US 11,922,932 B2
Minimum word error rate training for attention-based sequence-to-sequence models
Rohit Prakash Prabhavalkar, Palo Alto, CA (US); Tara N. Sainath, Jersey City, NJ (US); Yonghui Wu, Fremont, CA (US); Patrick An Phu Nguyen, Mountain View, CA (US); Zhifeng Chen, Sunnyvale, CA (US); Chung-Cheng Chiu, Sunnyvale, CA (US); and Anjuli Patricia Kannan, Berkeley, CA (US)
Assigned to Google LLC, Mountain View, CA (US)
Filed by Google LLC, Mountain View, CA (US)
Filed on Mar. 31, 2023, as Appl. No. 18/194,586.
Application 18/194,586 is a continuation of application No. 17/443,557, filed on Jul. 27, 2021, granted, now 11,646,019.
Application 17/443,557 is a continuation of application No. 16/529,252, filed on Aug. 1, 2019, granted, now 11,107,463, issued on Aug. 31, 2021.
Claims priority of provisional application 62/713,332, filed on Aug. 1, 2018.
Prior Publication US 2023/0237995 A1, Jul. 27, 2023
Int. Cl. G10L 15/197 (2013.01); G10L 15/02 (2006.01); G10L 15/06 (2013.01); G10L 15/16 (2006.01); G10L 15/22 (2006.01)

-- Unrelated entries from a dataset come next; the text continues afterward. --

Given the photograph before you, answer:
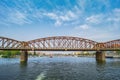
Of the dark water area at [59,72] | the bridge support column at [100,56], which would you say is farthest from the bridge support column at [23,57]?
the dark water area at [59,72]

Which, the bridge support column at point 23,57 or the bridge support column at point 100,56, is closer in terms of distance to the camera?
the bridge support column at point 23,57

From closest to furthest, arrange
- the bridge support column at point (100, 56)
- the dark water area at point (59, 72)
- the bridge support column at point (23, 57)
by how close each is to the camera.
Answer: the dark water area at point (59, 72) < the bridge support column at point (23, 57) < the bridge support column at point (100, 56)

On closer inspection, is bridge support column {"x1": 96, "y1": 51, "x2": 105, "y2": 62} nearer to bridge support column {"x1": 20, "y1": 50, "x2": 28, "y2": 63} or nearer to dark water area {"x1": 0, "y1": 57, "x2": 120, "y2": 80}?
bridge support column {"x1": 20, "y1": 50, "x2": 28, "y2": 63}

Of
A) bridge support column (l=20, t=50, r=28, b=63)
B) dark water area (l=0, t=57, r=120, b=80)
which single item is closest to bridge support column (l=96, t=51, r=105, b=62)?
bridge support column (l=20, t=50, r=28, b=63)

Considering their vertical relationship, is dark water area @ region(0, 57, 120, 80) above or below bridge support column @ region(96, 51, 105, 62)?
below

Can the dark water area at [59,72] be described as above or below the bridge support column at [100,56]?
below

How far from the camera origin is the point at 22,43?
158 m

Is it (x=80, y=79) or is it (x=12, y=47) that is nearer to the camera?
(x=80, y=79)

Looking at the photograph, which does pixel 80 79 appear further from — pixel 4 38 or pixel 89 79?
pixel 4 38

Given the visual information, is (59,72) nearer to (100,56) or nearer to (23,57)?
(23,57)

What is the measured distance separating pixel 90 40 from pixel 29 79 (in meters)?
130

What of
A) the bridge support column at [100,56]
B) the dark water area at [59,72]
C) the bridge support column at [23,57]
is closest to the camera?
the dark water area at [59,72]

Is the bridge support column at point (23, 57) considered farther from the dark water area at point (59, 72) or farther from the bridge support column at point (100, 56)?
the dark water area at point (59, 72)

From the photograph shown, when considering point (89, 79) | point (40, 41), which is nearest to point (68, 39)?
point (40, 41)
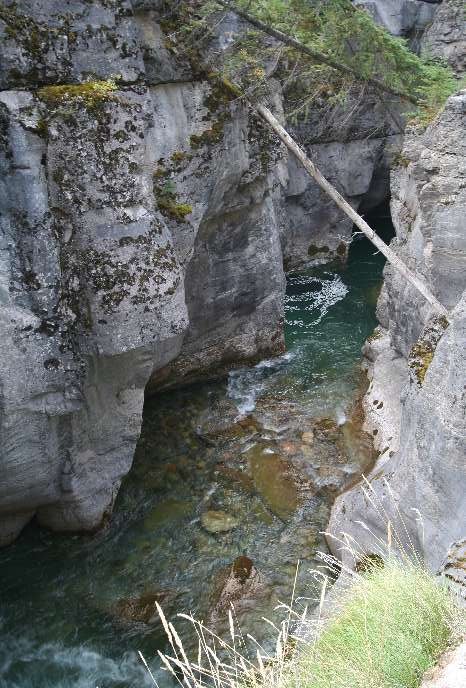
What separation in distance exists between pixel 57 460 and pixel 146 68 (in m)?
5.72

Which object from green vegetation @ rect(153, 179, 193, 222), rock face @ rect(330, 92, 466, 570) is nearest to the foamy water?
rock face @ rect(330, 92, 466, 570)

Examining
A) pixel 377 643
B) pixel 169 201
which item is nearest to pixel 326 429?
pixel 169 201

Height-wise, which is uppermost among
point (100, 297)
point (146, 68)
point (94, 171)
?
point (146, 68)

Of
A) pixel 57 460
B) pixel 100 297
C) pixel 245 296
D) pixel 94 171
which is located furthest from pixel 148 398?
pixel 94 171

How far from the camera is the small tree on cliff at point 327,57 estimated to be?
29.7ft

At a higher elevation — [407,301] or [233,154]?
[233,154]

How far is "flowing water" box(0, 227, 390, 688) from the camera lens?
26.0 feet

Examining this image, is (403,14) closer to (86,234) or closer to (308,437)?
(308,437)

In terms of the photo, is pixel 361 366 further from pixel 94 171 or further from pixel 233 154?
pixel 94 171

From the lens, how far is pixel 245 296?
13.2 metres

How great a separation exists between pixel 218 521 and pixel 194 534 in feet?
1.43

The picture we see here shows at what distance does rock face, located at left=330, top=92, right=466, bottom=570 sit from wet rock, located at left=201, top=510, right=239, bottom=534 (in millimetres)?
1593

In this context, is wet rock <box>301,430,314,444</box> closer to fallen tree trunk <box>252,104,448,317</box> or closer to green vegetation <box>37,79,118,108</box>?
fallen tree trunk <box>252,104,448,317</box>

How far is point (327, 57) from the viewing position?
391 inches
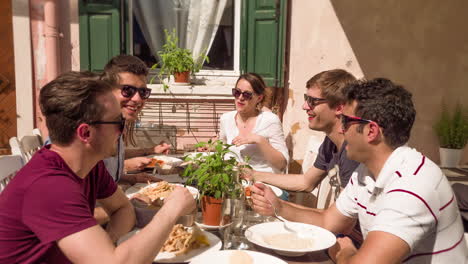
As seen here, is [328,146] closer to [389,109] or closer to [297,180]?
[297,180]

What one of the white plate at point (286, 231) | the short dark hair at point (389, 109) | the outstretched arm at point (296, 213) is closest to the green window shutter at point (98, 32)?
the outstretched arm at point (296, 213)

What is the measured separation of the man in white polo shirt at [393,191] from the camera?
1287 millimetres

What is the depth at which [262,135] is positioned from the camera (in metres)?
3.39

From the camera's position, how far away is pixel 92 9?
446cm

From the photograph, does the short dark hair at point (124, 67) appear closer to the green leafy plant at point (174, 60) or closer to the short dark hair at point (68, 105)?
the short dark hair at point (68, 105)

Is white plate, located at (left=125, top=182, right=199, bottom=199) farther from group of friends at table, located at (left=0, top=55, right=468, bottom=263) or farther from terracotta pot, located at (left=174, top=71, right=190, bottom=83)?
terracotta pot, located at (left=174, top=71, right=190, bottom=83)

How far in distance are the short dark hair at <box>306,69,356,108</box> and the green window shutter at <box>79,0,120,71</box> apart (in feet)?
9.11

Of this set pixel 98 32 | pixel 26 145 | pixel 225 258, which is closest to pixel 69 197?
pixel 225 258

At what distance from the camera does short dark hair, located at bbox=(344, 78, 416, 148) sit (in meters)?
1.50

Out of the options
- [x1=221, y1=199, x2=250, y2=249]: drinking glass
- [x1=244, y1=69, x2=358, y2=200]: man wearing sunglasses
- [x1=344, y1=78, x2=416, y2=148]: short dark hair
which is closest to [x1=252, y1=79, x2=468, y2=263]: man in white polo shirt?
[x1=344, y1=78, x2=416, y2=148]: short dark hair

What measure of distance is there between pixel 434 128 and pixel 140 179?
150 inches

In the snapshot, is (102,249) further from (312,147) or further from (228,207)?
(312,147)

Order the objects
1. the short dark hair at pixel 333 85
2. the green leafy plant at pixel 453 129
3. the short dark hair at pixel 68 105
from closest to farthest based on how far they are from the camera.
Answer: the short dark hair at pixel 68 105, the short dark hair at pixel 333 85, the green leafy plant at pixel 453 129

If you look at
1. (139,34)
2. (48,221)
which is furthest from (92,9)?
(48,221)
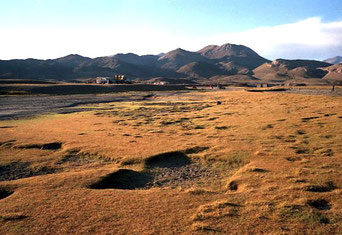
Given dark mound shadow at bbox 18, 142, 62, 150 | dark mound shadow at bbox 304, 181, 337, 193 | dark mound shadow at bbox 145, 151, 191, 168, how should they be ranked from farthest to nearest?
1. dark mound shadow at bbox 18, 142, 62, 150
2. dark mound shadow at bbox 145, 151, 191, 168
3. dark mound shadow at bbox 304, 181, 337, 193

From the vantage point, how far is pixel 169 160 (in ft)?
37.6

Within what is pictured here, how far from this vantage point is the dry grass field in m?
5.95

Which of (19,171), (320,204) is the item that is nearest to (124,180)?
(19,171)

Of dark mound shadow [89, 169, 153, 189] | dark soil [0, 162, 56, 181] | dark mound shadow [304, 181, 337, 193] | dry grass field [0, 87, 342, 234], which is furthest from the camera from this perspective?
dark soil [0, 162, 56, 181]

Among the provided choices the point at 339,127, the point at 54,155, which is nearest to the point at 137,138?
the point at 54,155

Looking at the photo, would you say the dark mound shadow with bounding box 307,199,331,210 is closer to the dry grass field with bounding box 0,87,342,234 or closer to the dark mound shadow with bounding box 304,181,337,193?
the dry grass field with bounding box 0,87,342,234

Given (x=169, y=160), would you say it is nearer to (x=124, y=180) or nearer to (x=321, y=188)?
(x=124, y=180)

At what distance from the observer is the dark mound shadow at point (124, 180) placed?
8.60m

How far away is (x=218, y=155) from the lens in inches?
451

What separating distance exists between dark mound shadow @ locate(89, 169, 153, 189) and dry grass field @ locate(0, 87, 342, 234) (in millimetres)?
36

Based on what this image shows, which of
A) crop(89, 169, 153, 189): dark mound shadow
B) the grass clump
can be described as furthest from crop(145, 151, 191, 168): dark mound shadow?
the grass clump

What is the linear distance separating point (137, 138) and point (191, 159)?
4925 millimetres

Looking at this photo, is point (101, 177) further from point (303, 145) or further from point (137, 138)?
point (303, 145)

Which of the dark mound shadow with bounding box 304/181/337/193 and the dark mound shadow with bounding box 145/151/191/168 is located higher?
the dark mound shadow with bounding box 304/181/337/193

CPC G10L 15/197 (2013.01) [G10L 15/02 (2013.01); G10L 15/063 (2013.01); G10L 15/16 (2013.01); G10L 15/22 (2013.01); G10L 2015/025 (2013.01)] 20 Claims
OG exemplary drawing
 
1. A computer-implemented method executed on data processing hardware that causes the data processing hardware to perform operations comprising:
receiving a sequence of feature vectors indicative of acoustic characteristics of a training utterance;
receiving a ground-truth label sequence corresponding to the training utterance; and
training a speech recognition model to minimize word error rate by performing operations comprising:
processing, using the speech recognition model, the sequence of feature vectors to obtain a set of speech recognition hypothesis samples for the training utterance in a beam search;
for each speech recognition hypothesis sample in the set of speech recognition hypothesis samples, identifying a respective number of word errors relative to the ground-truth label sequence corresponding to the training utterance; and
approximating a loss function based on a combination of the respective numbers of word errors identified for each speech recognition hypothesis sample in the set of speech recognition hypothesis samples.